**Your assignment:** Whenever a picture appears, leave it out while repeating all the other data exactly.

**Records supplied:**

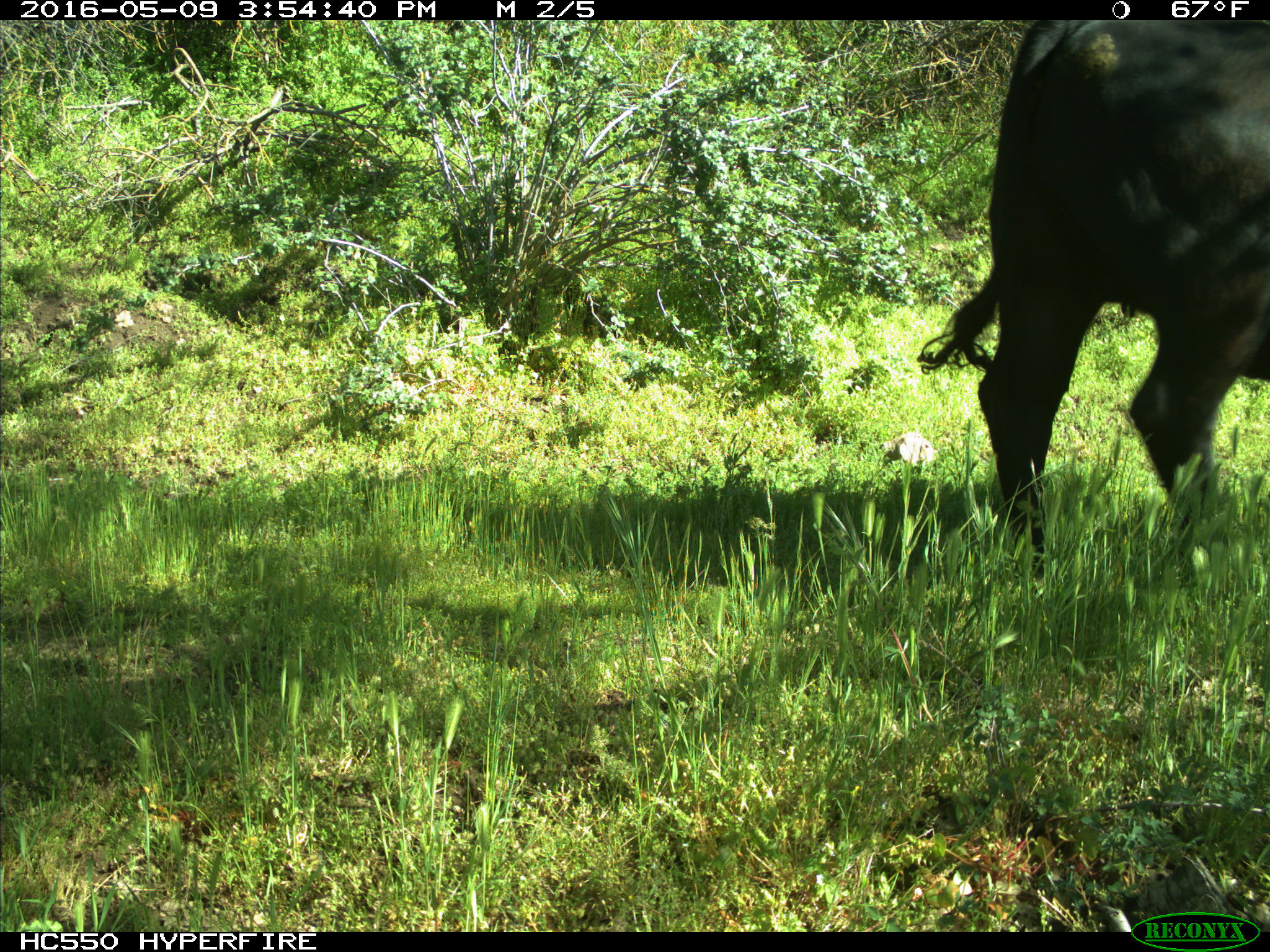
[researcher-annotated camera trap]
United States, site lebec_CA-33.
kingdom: Animalia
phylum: Chordata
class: Mammalia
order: Artiodactyla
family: Bovidae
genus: Bos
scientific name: Bos taurus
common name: domestic cow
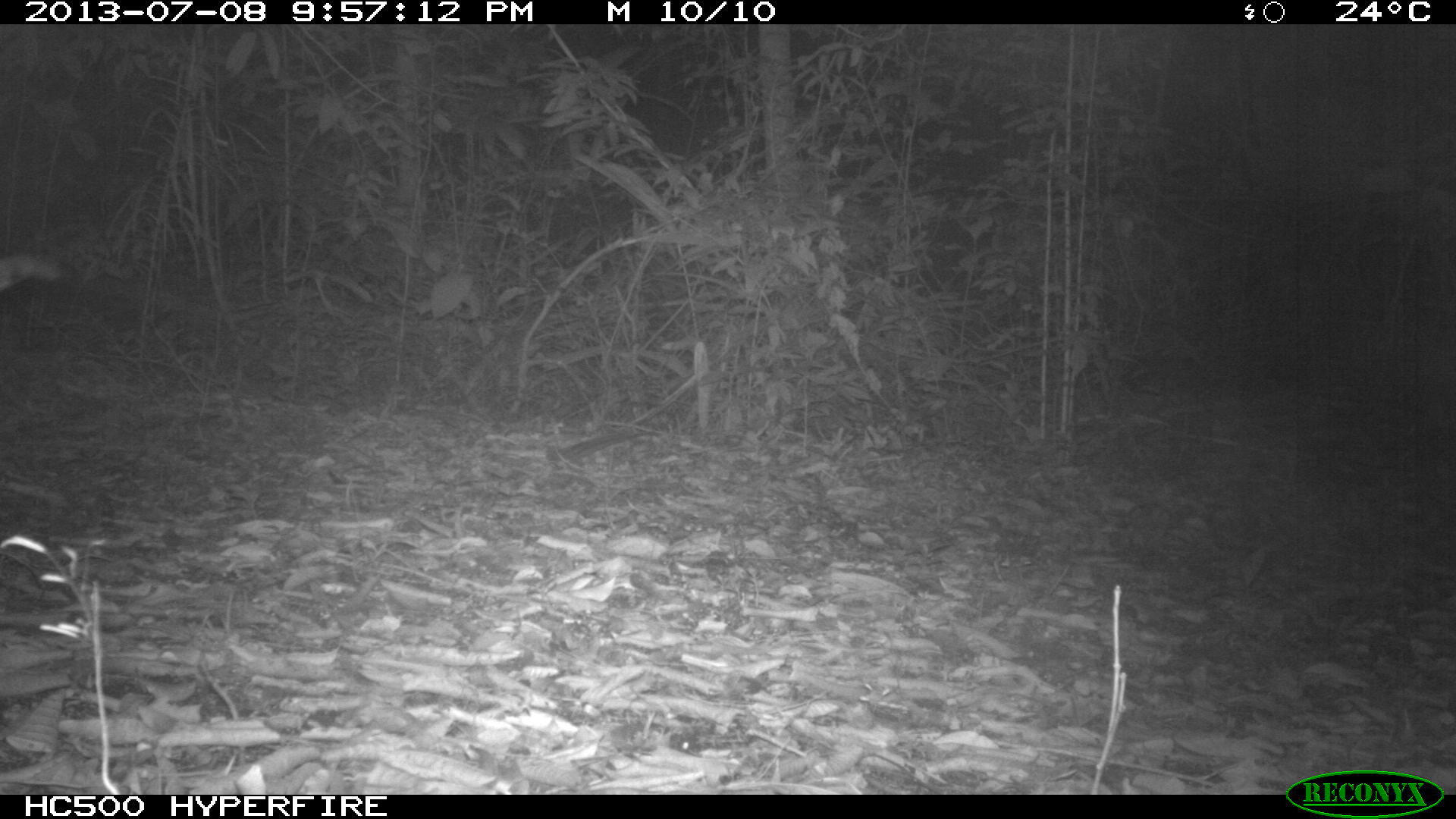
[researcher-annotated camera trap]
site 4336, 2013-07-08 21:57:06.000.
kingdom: Animalia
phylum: Chordata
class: Mammalia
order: Carnivora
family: Felidae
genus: Leopardus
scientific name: Leopardus pardalis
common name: ocelot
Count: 1.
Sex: female.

**Result for this task:**
[researcher-annotated camera trap]
United States, site lebec_CA-33.
kingdom: Animalia
phylum: Chordata
class: Mammalia
order: Artiodactyla
family: Bovidae
genus: Bos
scientific name: Bos taurus
common name: domestic cow
[researcher-annotated camera trap]
site 4336, 2013-07-08 21:57:06.000.
kingdom: Animalia
phylum: Chordata
class: Mammalia
order: Carnivora
family: Felidae
genus: Leopardus
scientific name: Leopardus pardalis
common name: ocelot
Count: 1.
Sex: female.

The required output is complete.